Location
- Country: Bulgaria

Physical characteristics
- • location: SW of Medkovets
- • coordinates: 43°39′2.16″N 23°7′23.88″E﻿ / ﻿43.6506000°N 23.1233000°E
- • elevation: 184 m (604 ft)
- • location: Tsibritsa
- • coordinates: 43°45′43.92″N 23°29′40.92″E﻿ / ﻿43.7622000°N 23.4947000°E
- • elevation: 43 m (141 ft)
- Length: 35 km (22 mi)

Basin features
- Progression: Tsibritsa→ Danube

= Dushilnitsa =

The Dushilnitsa (Душилница) is a river in northwestern Bulgaria, a left tributary of the Tsibritsa, itself a right tributary of the Danube. With a length of 35 km, it is the longest tributary of the Tsibritsa.

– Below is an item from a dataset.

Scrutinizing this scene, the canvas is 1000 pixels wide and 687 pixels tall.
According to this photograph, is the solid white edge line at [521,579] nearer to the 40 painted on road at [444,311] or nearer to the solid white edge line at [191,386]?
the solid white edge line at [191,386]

The river takes its source at an altitude of 184 m in the Danubian Plain, some 3.5 km northwest of the village of Medkovets. It initially flows east and downstream of the Svracha Bara Reservoir turns north. After the village of Rasovo it again turns east and passes through the reservoirs of Yaza and Valkov Vrah. The river flows into the Tsibritsa at an altitude of 43 m near the village of Zlatia.

The river has snow–rain feed and has low water.

The Dushilnitsa flows entirely in Montana Province. There are four villages along its course, Rasovo in Medkovets Municipality, Komoshtitsa in Yakimovo Municipality, as well as Mokresh and Botevo both in Valchedram Municipality. Its waters are utilised for irrigation.